Task objective.
Quote the data preparation article below word for word, beginning at "Identify extreme values" and stopping after "to inaccurate predictions.".

Page text.
┄┄┄┄┄┄┄┄┄┄

This entry is part 3 of 3 in the series Machine Learning Concepts

Previously, we gave an introduction to the necessary steps to deploy a machine learning model as well as started the discussion of problem definition and data collection. Now that we have a firm understanding of the problem our machine learning model is attempting to solve we need to perform a number of actions to prepare the data for use within our model. This is a crucial step in the development of your machine learning model and, for many, should be the step that they spend the most time in.

1. Cleaning

Unless you’re working with a prepared dataset you’ll need to “clean” the data before using it to train our machine learning model. This is necessary in order to provide our model with data that provides consistency.

1.1 Handling Missing Values

Missing values will probably be the most common data inconsistency that you’ll need to attend to. In general, we don’t care about missing values as long as there is enough data for our ML model that is not missing.

  • Deletion: Remove rows or columns with missing data. If not enough data is present to properly train our machine learning model we should simply consider deleting the data from our dataset.
  • Imputation: In statistics, imputation is simply the process of replacing missing or invalid data with substitute values. This could be as simple as replacing empty data points with a None value

1.2 Removing Duplicates

Duplicates reinforce repeat patterns of the training data by our large language model leading to overfitting. Overfitting will cause our large language model to perform well against training data, but will struggle with new, unseen data. Other reasons why removing duplicates is important, include:

  • Improving Generalization – Removing duplicates exposes our model to a more diverse range of examples. Improving generalization will lead to our model performing better when encountering novel inputs.
  • Ensuring Unique Information – Focusing on unique data points allows our model to have a more comprehensive understanding of the language that it’s being trained on.
  • Data Integrity – Duplicates may indicate errors in data collection or processing. Identifying and removing duplicates ensures that duplicates are not the result of processing errors.
  • Computational Efficiency – Processing duplicate data is simply a waste of computational resources.

1.3 Correcting Inconsistent Formatting

Large language models rely on numerical representations of data or specific data structures. Inconsistent formatting can prevent our model from properly interpreting the data. Consider the following data types that may have various ways of formatting.

  • Dates and Times
  • Capitalization
  • Units of Measurement
  • Currency Symbols
  • Special Characters and Punctuation

1.4 Outlier Detection and Handling

Identify extreme values that might be errors or anomalies. Decide whether to remove them, cap them, or transform them using techniques like logarithmic transformation. Outliers can significantly distort our model’s learning and lead to inaccurate predictions.

1.4.1 Detection Methods

The following methods can assist with determining outliers in our data:

  • Visualization – Box plots, scatter plots, and histograms can visually reveal potential outliers.
  • Z-score – Measures how many standard deviations a data point is from the mean. Z-scores above a certain threshold are considered outliers.
  • Interquartile Range (IQR) – Outliers are 1.5x the IQR before the first quartile or above the third quartile.

┄┄┄┄┄┄┄┄┄┄

Records provided.

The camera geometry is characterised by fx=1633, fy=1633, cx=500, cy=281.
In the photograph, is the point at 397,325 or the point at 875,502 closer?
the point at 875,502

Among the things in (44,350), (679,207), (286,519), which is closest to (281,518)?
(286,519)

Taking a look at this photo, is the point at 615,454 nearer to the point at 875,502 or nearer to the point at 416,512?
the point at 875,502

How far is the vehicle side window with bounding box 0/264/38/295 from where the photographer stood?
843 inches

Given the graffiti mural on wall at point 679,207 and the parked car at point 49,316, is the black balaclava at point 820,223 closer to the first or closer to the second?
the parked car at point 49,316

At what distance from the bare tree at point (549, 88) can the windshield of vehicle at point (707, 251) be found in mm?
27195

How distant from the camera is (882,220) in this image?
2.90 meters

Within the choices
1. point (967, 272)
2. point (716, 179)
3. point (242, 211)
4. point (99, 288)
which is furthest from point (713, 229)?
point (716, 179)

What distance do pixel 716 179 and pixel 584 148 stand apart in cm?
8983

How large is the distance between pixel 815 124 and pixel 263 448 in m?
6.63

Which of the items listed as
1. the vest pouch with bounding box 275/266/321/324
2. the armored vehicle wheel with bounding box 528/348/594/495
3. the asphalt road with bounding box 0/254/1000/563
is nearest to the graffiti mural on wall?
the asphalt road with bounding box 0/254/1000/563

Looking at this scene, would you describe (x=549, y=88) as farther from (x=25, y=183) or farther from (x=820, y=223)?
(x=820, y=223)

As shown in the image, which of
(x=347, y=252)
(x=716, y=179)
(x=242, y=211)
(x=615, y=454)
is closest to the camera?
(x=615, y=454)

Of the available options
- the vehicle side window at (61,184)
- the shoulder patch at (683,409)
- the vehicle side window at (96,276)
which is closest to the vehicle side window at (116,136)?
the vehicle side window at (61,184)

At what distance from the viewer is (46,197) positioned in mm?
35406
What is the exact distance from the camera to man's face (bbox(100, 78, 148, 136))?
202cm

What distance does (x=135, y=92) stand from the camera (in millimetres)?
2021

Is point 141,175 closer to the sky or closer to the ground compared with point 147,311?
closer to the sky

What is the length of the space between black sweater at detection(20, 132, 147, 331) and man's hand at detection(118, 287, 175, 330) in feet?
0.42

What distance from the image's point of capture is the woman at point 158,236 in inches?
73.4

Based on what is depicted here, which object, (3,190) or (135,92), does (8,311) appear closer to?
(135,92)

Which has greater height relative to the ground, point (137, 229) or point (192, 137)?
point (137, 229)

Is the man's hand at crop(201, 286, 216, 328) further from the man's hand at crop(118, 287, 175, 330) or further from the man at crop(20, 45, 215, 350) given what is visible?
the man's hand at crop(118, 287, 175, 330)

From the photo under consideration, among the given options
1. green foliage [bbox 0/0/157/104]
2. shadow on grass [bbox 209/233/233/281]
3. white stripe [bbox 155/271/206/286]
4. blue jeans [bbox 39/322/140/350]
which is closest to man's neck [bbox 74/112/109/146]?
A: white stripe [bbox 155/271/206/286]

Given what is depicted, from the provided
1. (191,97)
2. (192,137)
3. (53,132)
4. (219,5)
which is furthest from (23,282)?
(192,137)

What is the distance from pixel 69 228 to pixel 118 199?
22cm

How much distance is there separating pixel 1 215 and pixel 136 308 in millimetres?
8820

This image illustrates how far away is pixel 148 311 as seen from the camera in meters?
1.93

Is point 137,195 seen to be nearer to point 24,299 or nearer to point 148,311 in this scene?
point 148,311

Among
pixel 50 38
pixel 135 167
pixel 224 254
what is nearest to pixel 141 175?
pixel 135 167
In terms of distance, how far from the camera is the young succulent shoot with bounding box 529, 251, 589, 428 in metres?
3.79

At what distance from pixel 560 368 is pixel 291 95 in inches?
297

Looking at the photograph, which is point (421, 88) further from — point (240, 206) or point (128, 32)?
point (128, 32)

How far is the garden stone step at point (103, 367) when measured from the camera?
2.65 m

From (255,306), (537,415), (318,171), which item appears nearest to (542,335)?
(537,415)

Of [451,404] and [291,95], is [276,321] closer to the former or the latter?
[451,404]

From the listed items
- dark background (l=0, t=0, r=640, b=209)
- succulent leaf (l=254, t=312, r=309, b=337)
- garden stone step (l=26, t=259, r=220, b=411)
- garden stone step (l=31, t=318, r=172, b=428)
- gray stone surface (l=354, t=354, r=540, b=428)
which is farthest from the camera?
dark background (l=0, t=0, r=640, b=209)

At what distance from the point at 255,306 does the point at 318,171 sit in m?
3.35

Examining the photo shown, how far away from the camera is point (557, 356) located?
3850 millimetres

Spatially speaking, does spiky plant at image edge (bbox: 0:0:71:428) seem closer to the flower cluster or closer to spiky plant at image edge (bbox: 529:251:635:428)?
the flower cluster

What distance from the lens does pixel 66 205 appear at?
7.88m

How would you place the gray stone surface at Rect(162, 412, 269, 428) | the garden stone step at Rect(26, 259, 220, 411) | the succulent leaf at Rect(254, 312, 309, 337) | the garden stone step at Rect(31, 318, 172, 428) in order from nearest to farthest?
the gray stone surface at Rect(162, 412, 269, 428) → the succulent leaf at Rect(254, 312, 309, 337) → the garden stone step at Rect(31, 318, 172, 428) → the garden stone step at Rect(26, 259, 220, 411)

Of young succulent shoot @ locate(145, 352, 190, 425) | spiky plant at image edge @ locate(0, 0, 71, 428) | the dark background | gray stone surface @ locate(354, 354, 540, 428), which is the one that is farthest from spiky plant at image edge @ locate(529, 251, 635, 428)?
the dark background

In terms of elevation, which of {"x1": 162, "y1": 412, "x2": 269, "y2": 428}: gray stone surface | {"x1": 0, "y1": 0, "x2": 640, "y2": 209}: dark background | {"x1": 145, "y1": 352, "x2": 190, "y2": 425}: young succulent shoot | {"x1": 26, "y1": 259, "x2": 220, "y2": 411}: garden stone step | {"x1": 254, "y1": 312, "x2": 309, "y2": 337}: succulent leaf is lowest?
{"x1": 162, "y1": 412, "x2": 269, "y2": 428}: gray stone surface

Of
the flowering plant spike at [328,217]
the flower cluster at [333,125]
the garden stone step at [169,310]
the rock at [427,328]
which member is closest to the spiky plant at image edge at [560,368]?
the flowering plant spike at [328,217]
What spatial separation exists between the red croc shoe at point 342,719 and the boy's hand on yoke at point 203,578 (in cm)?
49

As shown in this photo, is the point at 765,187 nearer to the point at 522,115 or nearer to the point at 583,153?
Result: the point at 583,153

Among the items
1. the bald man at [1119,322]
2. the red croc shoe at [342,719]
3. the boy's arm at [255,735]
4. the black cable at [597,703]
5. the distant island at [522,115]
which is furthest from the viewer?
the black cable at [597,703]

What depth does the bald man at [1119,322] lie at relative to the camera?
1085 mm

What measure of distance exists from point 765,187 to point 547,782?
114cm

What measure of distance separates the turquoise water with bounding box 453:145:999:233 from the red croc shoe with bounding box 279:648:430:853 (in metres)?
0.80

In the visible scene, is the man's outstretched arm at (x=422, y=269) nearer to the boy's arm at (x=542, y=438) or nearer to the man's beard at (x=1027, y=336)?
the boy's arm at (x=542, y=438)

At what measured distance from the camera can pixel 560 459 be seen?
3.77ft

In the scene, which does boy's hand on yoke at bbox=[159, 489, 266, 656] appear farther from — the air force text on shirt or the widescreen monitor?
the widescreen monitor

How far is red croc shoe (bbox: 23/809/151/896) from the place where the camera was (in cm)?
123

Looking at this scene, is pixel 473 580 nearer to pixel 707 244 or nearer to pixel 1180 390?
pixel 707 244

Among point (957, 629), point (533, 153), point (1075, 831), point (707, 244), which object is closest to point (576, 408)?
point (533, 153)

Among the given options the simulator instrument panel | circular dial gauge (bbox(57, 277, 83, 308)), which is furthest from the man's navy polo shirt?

┄┄┄┄┄┄┄┄┄┄

Task output.
Identify extreme values that might be errors or anomalies. Decide whether to remove them, cap them, or transform them using techniques like logarithmic transformation. Outliers can significantly distort our model’s learning and lead to inaccurate predictions.